··· TEXTE FOURNI ···
1 - 1079 : la primatiale des Gaules
La cathédrale Saint-Jean de Lyon est aussi connue sous le nom de primatiale Saint-Jean.
Si la cathédrale est le lieu de la cathèdre, le siège de l’évêque, la primatiale est le siège du primat des Gaules !
C’est en 1079 que le pape Grégoire VII accorde ce titre à l’archevêque de Lyon, Lyon ayant été au IIe siècle le premier évêché de Gaule, avec le célèbre saint Pothin.
Primatie vient en effet du latin prima sedes episcoporum, premier siège des évêques !
2 - 1245-1274 : deux grands conciles
1245 : un empereur excommunié
Saint-Jean, commencé en 1165, est achevé en 1245 : juste à temps pour organiser en ses murs le 13e concile œcuménique (juin-juillet 1245), présidé par le pape Innocent IV !
150 évêques y participent, pour trois sessions. Il est question de déposer l’empereur du saint Empire germanique Frédéric II.
Trop souvent, celui-ci s’est opposé à la papauté. Trop souvent, le pape l’a excommunié.
Les évêques allemands et italiens ne participent pas, craignant la colère de l’empereur.
Frédéric, convoqué, ne vient même pas ! Le concile le déclare finalement « dépouillé de tous honneurs et dignités. »
1274 : les ambassadeurs du khan à Lyon !
Le successeur d’Innocent IV, Grégoire X, choisit Lyon pour organiser le 14e concile et ses 5 sessions (mai-juillet 1274), pour tenter de rapprocher les églises catholique et orthodoxe.
Le 7 mai 1274, on voit arriver :
- 500 évêques ;
- des milliers de dignitaires dont l’empereur byzantin Michel Paléologue et le roi Jacques Ier d’Aragon ;
- saint Thomas d’Aquin fait même le déplacement… mais il meurt en route !
Ce que l’on note, surtout, c’est la présence des ambassadeurs envoyés par le khan mongol Abaqa de l’empire Ilkhanide de Perse.
Le petit-fils du grand Gengis Khan !
16 membres sont envoyés, l'un d’entre eux se fait même baptiser.
Abaqa compte bien s’allier avec le pape et les souverains chrétiens contre le sultan d’Égypte, entre autres.
Mais le concile n’aboutit à rien...
3 - 1271 : passage du corps de saint Louis
- Le roi Louis IX meurt de dysenterie à Carthage, en Tunisie, au cours de la 8e croisade, en août 1270.
- Ses restes sont rapportés en France, et déposés un moment dans la cathédrale lyonnaise !
- Ensuite, cap sur Saint-Denis, pour l’inhumation.
Donc : le 11 novembre 1270, Philippe le Hardi fait rapatrier les restes de son père vers la France. Le voyage va être long !
Alors, pour que le corps ne pourrisse pas, on le fait bouillir.
··· DONNÉES FOURNIES ···
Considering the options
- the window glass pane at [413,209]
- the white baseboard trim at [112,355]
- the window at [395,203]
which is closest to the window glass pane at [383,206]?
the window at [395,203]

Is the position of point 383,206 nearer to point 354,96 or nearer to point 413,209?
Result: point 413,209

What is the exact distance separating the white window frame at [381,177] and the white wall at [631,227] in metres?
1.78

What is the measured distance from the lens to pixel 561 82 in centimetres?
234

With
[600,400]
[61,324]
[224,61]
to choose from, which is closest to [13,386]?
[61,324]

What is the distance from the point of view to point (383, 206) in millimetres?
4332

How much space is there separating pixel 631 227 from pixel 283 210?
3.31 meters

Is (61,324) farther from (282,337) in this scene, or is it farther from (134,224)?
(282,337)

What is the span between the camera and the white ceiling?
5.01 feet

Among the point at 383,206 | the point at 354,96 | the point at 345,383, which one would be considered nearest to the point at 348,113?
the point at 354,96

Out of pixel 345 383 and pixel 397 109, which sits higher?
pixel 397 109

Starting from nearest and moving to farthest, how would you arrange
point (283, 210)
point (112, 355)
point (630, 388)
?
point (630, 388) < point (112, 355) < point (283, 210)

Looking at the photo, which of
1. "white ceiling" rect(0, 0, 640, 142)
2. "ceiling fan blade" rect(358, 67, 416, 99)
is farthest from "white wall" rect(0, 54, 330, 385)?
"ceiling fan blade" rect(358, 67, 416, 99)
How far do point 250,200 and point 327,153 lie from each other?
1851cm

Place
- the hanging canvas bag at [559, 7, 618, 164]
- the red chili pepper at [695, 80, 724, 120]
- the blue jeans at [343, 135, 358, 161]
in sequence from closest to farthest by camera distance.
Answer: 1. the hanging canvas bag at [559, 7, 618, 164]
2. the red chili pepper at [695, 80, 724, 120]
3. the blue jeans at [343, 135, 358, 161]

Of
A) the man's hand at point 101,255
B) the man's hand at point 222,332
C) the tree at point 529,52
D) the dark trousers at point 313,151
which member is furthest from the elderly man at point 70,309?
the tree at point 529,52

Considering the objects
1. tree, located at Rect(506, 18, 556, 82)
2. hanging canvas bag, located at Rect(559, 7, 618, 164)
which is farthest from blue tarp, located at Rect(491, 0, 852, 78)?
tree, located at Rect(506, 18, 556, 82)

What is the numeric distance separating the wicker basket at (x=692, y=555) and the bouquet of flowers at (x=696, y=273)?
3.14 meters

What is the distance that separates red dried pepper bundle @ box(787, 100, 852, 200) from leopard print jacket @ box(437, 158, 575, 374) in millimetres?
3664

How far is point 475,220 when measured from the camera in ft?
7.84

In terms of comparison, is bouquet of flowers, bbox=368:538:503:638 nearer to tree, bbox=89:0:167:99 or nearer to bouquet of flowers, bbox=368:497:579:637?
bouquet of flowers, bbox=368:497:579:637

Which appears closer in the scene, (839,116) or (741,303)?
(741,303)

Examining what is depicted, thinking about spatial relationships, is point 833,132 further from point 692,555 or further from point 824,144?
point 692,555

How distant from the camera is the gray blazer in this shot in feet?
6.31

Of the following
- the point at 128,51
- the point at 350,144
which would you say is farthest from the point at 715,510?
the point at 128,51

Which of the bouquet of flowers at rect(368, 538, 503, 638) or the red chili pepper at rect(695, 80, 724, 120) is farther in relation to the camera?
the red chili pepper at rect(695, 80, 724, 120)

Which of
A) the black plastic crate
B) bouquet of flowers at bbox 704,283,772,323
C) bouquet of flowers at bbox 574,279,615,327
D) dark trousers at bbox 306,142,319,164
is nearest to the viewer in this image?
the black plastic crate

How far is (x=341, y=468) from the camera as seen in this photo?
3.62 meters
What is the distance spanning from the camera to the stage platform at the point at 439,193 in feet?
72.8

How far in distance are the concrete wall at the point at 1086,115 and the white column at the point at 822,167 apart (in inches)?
···
TRAVAIL DEMANDÉ:
1) Relevez tous les papes nommés dans le texte sur la cathédrale Saint-Jean de Lyon.
2) Reproduisez s'il vous plaît le passage du texte sur la cathédrale Saint-Jean de Lyon situé entre « - Ses restes » et « le fait bouillir. », ces deux extraits compris.
Les lignes de données ne servent pas pour ce travail.

RÉPONSES ATTENDUES:
1) Grégoire VII, Innocent IV, Grégoire X

2)
- Ses restes sont rapportés en France, et déposés un moment dans la cathédrale lyonnaise !
- Ensuite, cap sur Saint-Denis, pour l’inhumation.
Donc : le 11 novembre 1270, Philippe le Hardi fait rapatrier les restes de son père vers la France. Le voyage va être long !
Alors, pour que le corps ne pourrisse pas, on le fait bouillir.